In an oversized bold font, at the top of Brown’s Spiritual and Religious Life website, it is affirmed, “A nonsectarian institution, Brown embraces all spiritual traditions and celebrates the diversity of religious identity on campus.” Considering this forthright affirmation of religious neutrality, how is it that our motto remains “In Deo Speramus” — literally: “In God we hope”? How does such a statement at all reflect the spirit of religious impartiality? Where is there room in this motto for the dozens of atheist and agnostic students, not to mention believers in polytheistic faiths? Furthermore, do these three words really encapsulate the essence of Brown? As I will argue, this motto is antithetical to the ideals that Brown itself professes and exemplifies.
Brown’s policy to accept students regardless of religious affiliation was the first of any college in the nation. This is laudable and has, over the years, nurtured a student body rich in religious diversity. But you don’t need a detective to discover a significant number of “infidels” parading around campus. Daily conversations make it fairly clear that many Brown students are non-believers and many more are skeptical thinkers. That said, many fail to see a problem with the perpetuation of our antiquated and religiously fueled motto.
I imagine many people simply gloss over it, thinking to themselves the motto is simply a relic of the “olden days,” an era at Brown when religious belief reigned.
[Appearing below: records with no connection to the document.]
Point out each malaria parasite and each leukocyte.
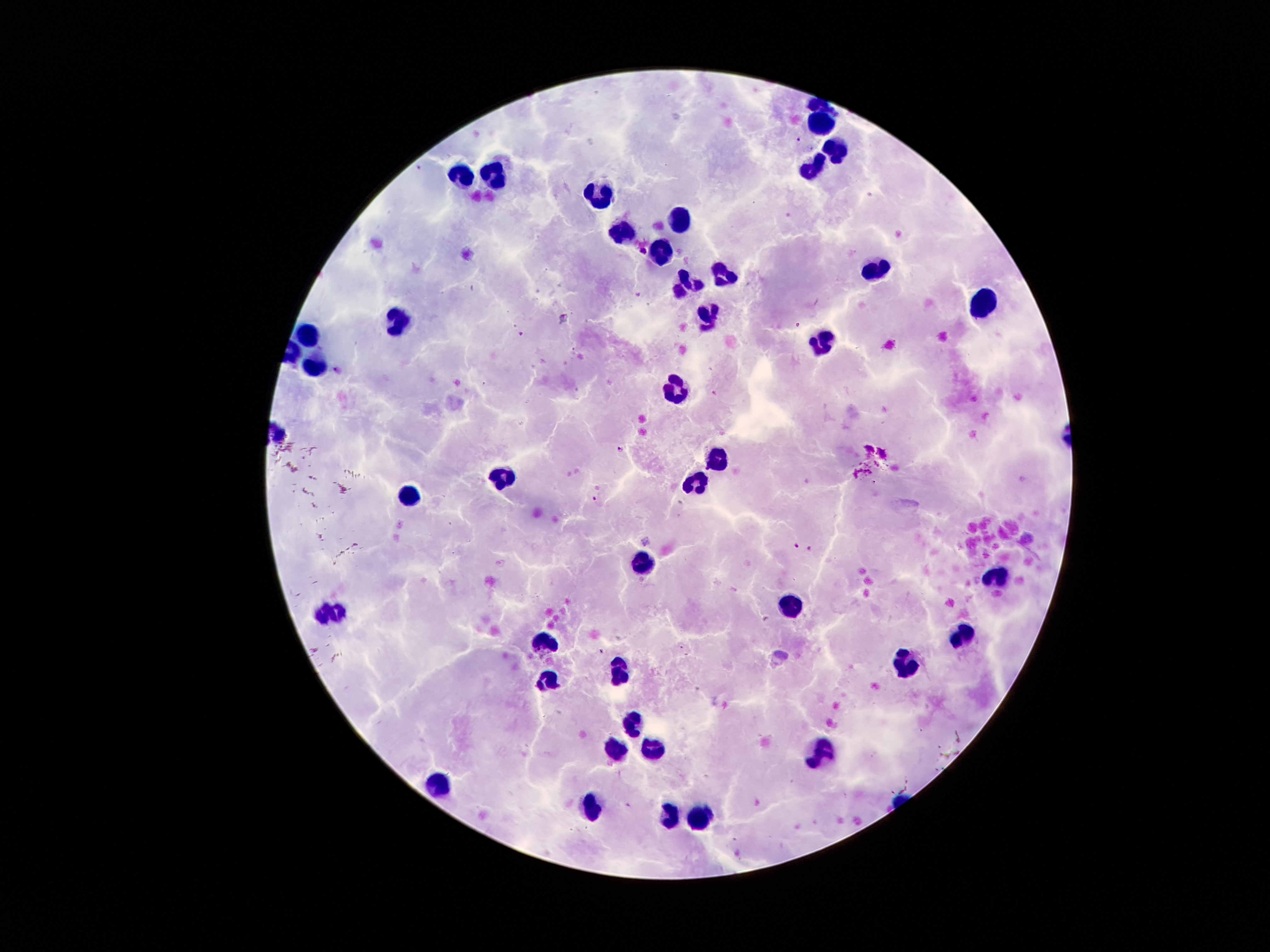

Approximate centers as (x, y) in pixels.
Malaria parasites: (798, 139), (643, 249), (638, 295), (798, 326), (521, 334), (337, 370), (621, 448), (596, 500), (795, 546), (811, 549).
Leukocytes: (822, 121), (832, 146), (813, 167), (462, 176), (494, 178), (602, 196), (680, 220), (622, 235), (663, 253), (874, 268), (724, 278), (692, 285), (982, 301), (705, 320), (399, 322), (308, 337), (824, 337), (319, 360), (682, 390), (720, 459), (501, 476), (699, 480), (406, 497), (643, 562), (998, 572), (790, 609), (332, 615), (963, 631), (544, 638), (904, 665), (618, 669), (548, 683), (631, 725), (654, 748), (822, 751), (612, 752), (444, 784), (590, 808), (671, 818), (698, 818).

{
  "image_size": "1270×952 pixels",
  "capture": "smartphone through the microscope eyepiece",
  "magnification": "100x",
  "preparation": "thick blood film",
  "patient_malaria_status": "positive for Plasmodium falciparum",
  "stain": "Giemsa",
  "field_of_view": "single"
}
Identify the cell.
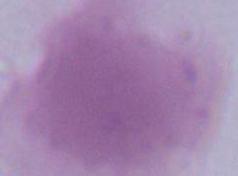
An erythrocyte.

Summary:
  - Magnification: 1000x
  - Modality: photomicrograph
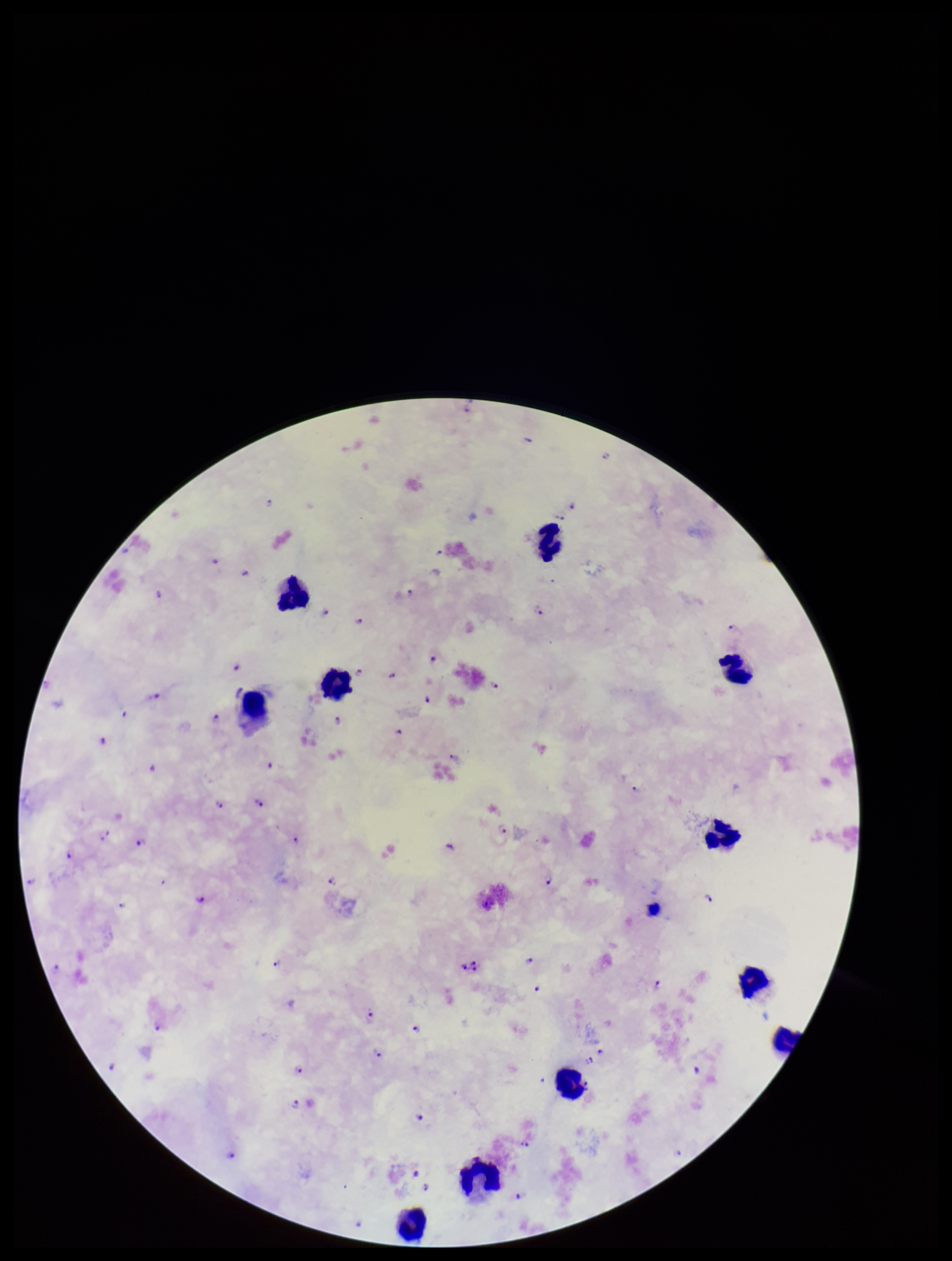

preparation = thick smear
Plasmodium parasites = seen
species reported for this patient = Plasmodium falciparum
image size = 952×1261 pixels
field of view = single
parasite count = 68
capture = smartphone photograph through the microscope eyepiece
stain = Giemsa
leukocyte count = 10
patient malaria status = infected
Name the cell type shown.
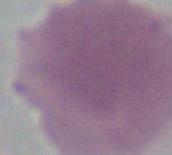
An erythrocyte.

Photomicrograph. Captured at 1000x magnification.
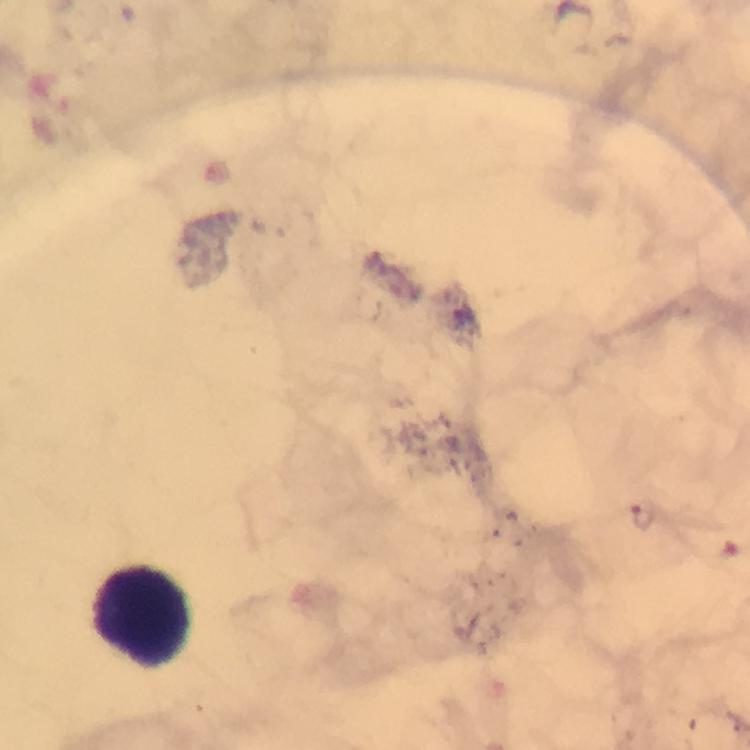
leukocyte locations = approximate centers as {x, y} in pixels: {149, 616}
context = from a diagnostic examination for malaria
magnification = 100x
malaria parasite locations = approximate centers as {x, y} in pixels: {642, 518}
cropped from = one field of view
stain = Giemsa
capture = smartphone camera through the microscope
preparation = thick smear
immersion oil = used
image size = 750×750 pixels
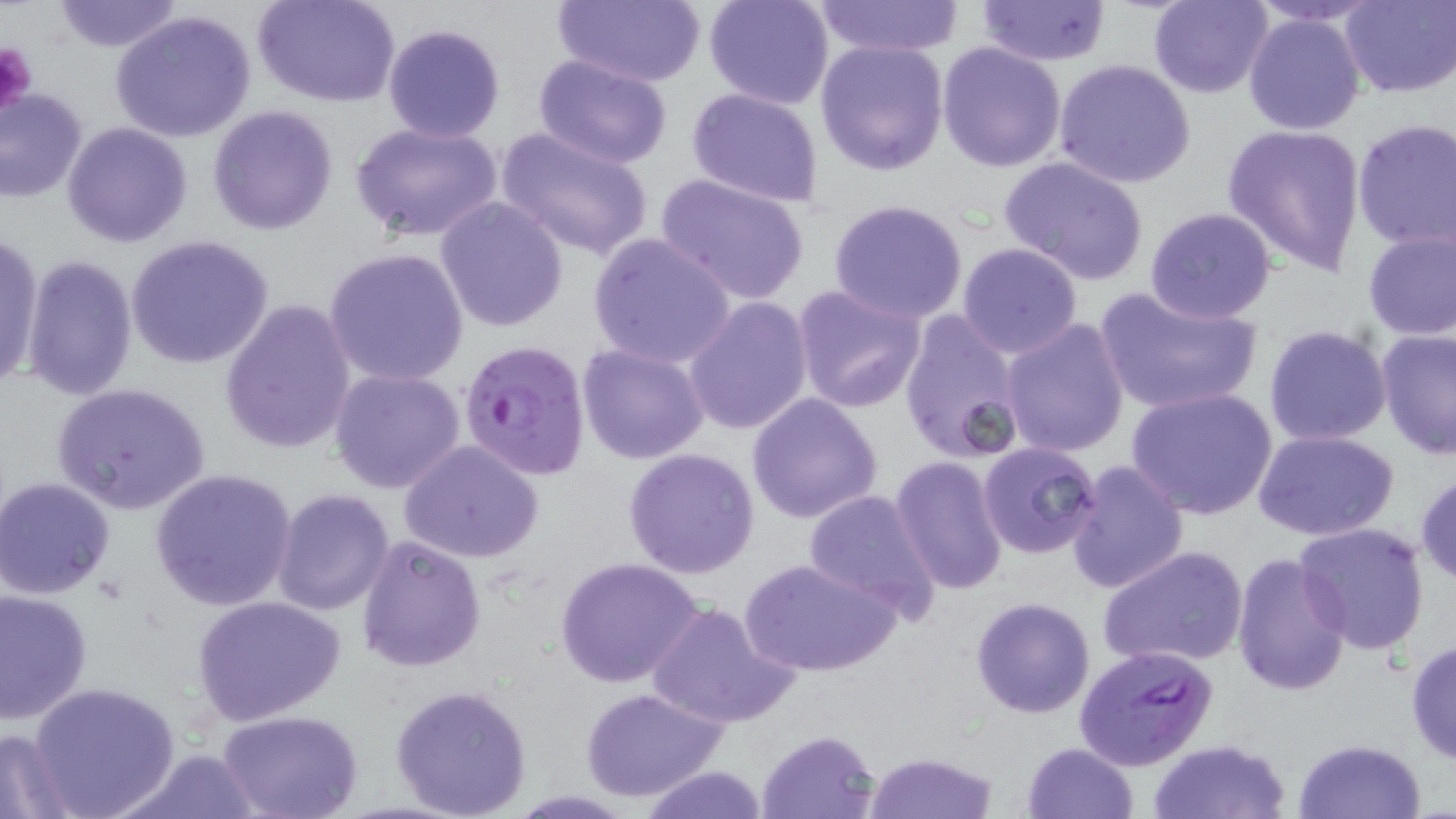
Approximate bounding boxes as (x1, y1, x2, y2) in pixels. Platelet locations: (0, 40, 39, 118). Uninfected red blood cell locations: (50, 0, 185, 53), (254, 0, 401, 108), (551, 0, 708, 88), (703, 0, 836, 111), (1149, 0, 1274, 99), (1243, 0, 1386, 26), (1338, 0, 1456, 99), (813, 1, 965, 56), (977, 1, 1112, 66), (110, 10, 259, 143), (1242, 12, 1366, 136), (382, 23, 506, 142), (815, 39, 950, 176), (937, 41, 1067, 173), (533, 54, 675, 168), (1053, 59, 1197, 191), (685, 88, 825, 206), (0, 89, 89, 203), (208, 105, 338, 235), (1351, 120, 1456, 252), (63, 121, 193, 247), (350, 121, 503, 245), (1221, 122, 1368, 275), (493, 126, 655, 265), (999, 156, 1150, 285), (655, 173, 810, 305), (434, 196, 569, 335), (828, 198, 969, 323), (1143, 206, 1278, 324), (1360, 227, 1456, 342), (587, 232, 737, 371), (0, 233, 43, 391), (125, 234, 274, 369), (956, 241, 1085, 358), (324, 247, 470, 387), (22, 254, 139, 403), (792, 285, 928, 413), (1092, 286, 1263, 417), (683, 295, 814, 435), (218, 299, 358, 455), (899, 308, 1026, 464), (1001, 317, 1130, 457), (1263, 323, 1393, 448), (1375, 329, 1456, 459), (577, 344, 710, 464), (328, 369, 466, 493), (51, 382, 212, 515), (1125, 385, 1279, 521), (745, 392, 883, 523), (1253, 429, 1399, 540), (399, 441, 545, 563), (978, 442, 1101, 559), (623, 448, 762, 579), (890, 456, 1009, 596), (1062, 459, 1188, 596), (150, 469, 300, 613), (1414, 472, 1456, 587), (0, 476, 117, 599), (272, 489, 396, 614), (803, 489, 940, 618), (1292, 522, 1431, 654), (356, 533, 488, 671), (1098, 544, 1250, 669), (1230, 553, 1352, 697), (556, 557, 705, 688), (741, 558, 899, 678), (0, 588, 94, 725), (193, 595, 345, 726), (970, 597, 1095, 718), (644, 601, 799, 730), (1406, 637, 1456, 766), (26, 679, 180, 819), (389, 682, 532, 818), (580, 687, 728, 802), (219, 710, 364, 819), (0, 727, 78, 817), (756, 729, 881, 817), (1147, 739, 1292, 819), (1292, 739, 1426, 819), (1021, 741, 1139, 818), (113, 747, 263, 818), (863, 750, 999, 819), (639, 764, 769, 819). Plasmodium falciparum-infected red blood cell locations: (458, 341, 592, 481), (1074, 642, 1220, 771). Slide-level diagnosis: Plasmodium falciparum. May-Grünwald-Giemsa stain. 1000x magnification. Optical microscopy. Thin blood smear. Image is 1456×819 pixels. One field of a larger specimen.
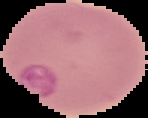
Summary:
  - Image type: cell region segmented out of the field of view; surrounding area masked to black
  - Malaria status: parasitized
  - Preparation: thin blood smear
  - Image size: 148×118 pixels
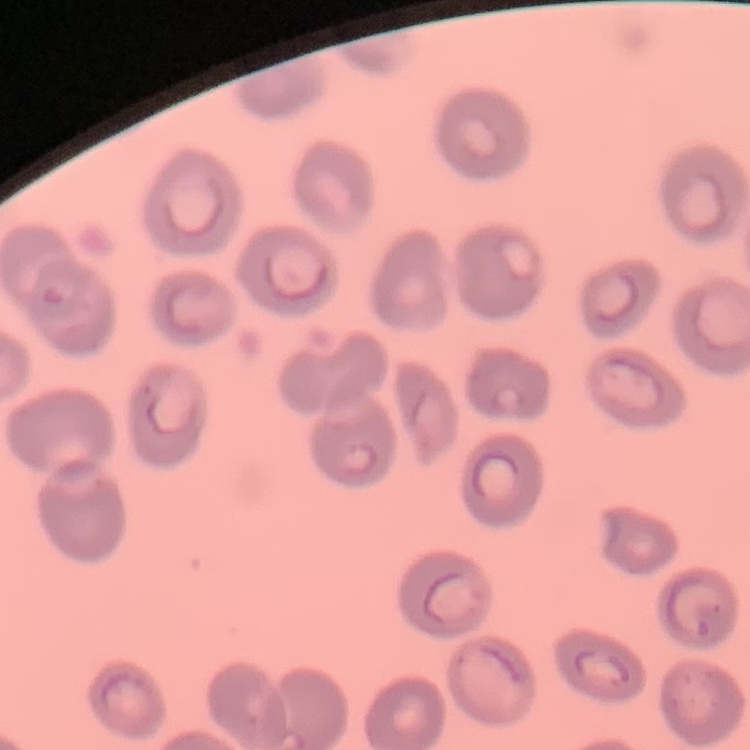
red blood cell morphology = no rouleaux formation
stain = Field's or Giemsa
image type = one tile cut from a larger photomicrograph
preparation = thin blood smear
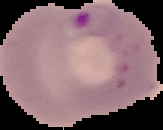

Summary:
  - Preparation: thin blood film
  - Image size: 163×130 pixels
  - Result: malaria parasites detected
  - Image type: cell region segmented out of the field of view; surrounding area masked to black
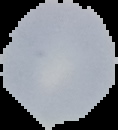
image type = segmented cell region on a black background
preparation = thin blood smear
result = no Plasmodium parasites detected
image size = 118×130 pixels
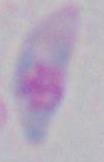
Summary:
  - Identification: Toxoplasma gondii
  - Magnification: 1000x
  - Modality: micrograph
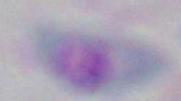 Toxoplasma gondii is seen. Captured at 1000x magnification. Micrograph.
Identify the parasite.
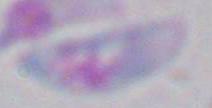

Toxoplasma gondii.

magnification: 1000x
modality: photomicrograph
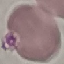
Malaria status: uninfected. Automatically extracted cell patch, resized to 64 × 64 pixels. Thin blood smear. Giemsa-stained preparation. Photographed with a smartphone camera at the microscope eyepiece.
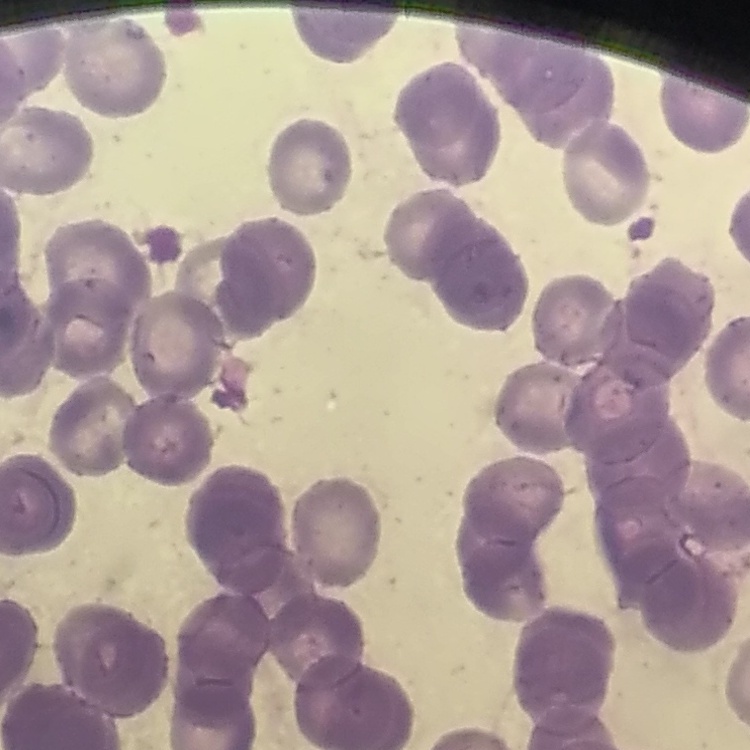
Summary:
  - Red blood cell morphology: rouleaux formation
  - Image type: one tile cut from a larger photomicrograph
  - Stain: Field's or Giemsa
  - Preparation: thin blood film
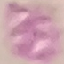
malaria_status: uninfected
preparation: thin blood film
stain: Giemsa
capture: smartphone through the microscope eyepiece
image_type: automatically extracted cell patch, resized to 64 × 64 pixels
State which parasite is depicted.
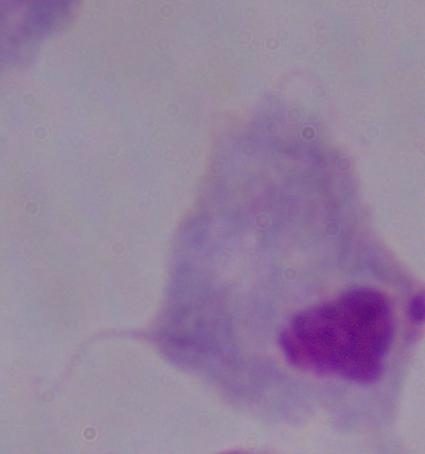
This is a trichomonad.

Summary:
  - Modality: photomicrograph
  - Magnification: 1000x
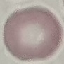

Summary:
  - Malaria status: uninfected
  - Stain: Giemsa
  - Capture: smartphone camera at the microscope eyepiece
  - Preparation: thin blood smear
  - Image type: automatically extracted cell patch, resized to 64 × 64 pixels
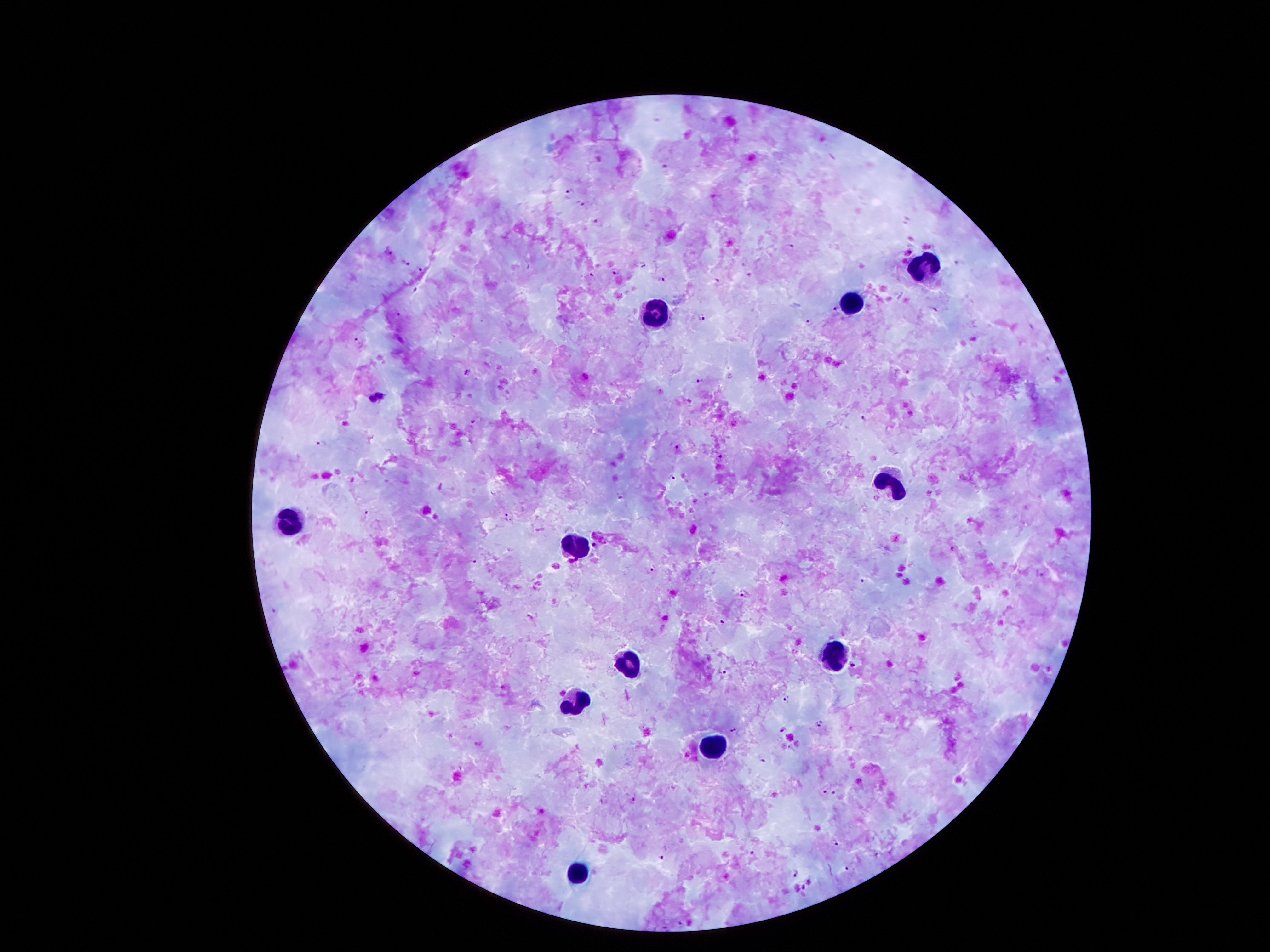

But our school statement is a remnant of a pious past Brown has maintained out of unwillingness to challenge the standard.
Since when has Brown been in the spirit of maintaining the status quo — in perpetuating tradition for tradition’s sake? As far as I know, it hasn’t. Throughout its history, Brown has been about progress and promoting equality and well-being for everyone — regardless of age, gender, sexuality, race, religion or any other division you can conceive — in our own community and, more recently, beyond our gates. The spirit of Brown is not and has never been to hope for divine intervention to better our society. On the contrary, it is in our very nature as Brunonians to intervene ourselves, to get our hands dirty, and to “be the change (we) wish to see in the world,” to quote Gandhi. For me personally, it feels as if nearly all of my fellow Brunonians — driven by their own initiatives — are constantly involved in remarkable and admirable activities.
Furthermore, it seems especially hypocritical that an institution that cherishes reason, evidence and argument in the pursuit of truth and insight would support a motto that reflects the antithesis of these values. Simply put, religious faith is unjustified belief, glorified by centuries of fiery — albeit misplaced — confidence. In no other area of discourse apart from religion do unjustified beliefs about the nature of the universe receive such unquestioned respect. You do not need to respect your professor’s theory about biology if he does not — or worse, cannot — provide good reasons and evidence for you to do so. Likewise, you wouldn’t simply accept your psych professor’s theory of behavior on faith — that is, without justification. “In Deo Speramus” spits in face of the standards by which members of the Brown community conduct research and explore the sphere of knowledge.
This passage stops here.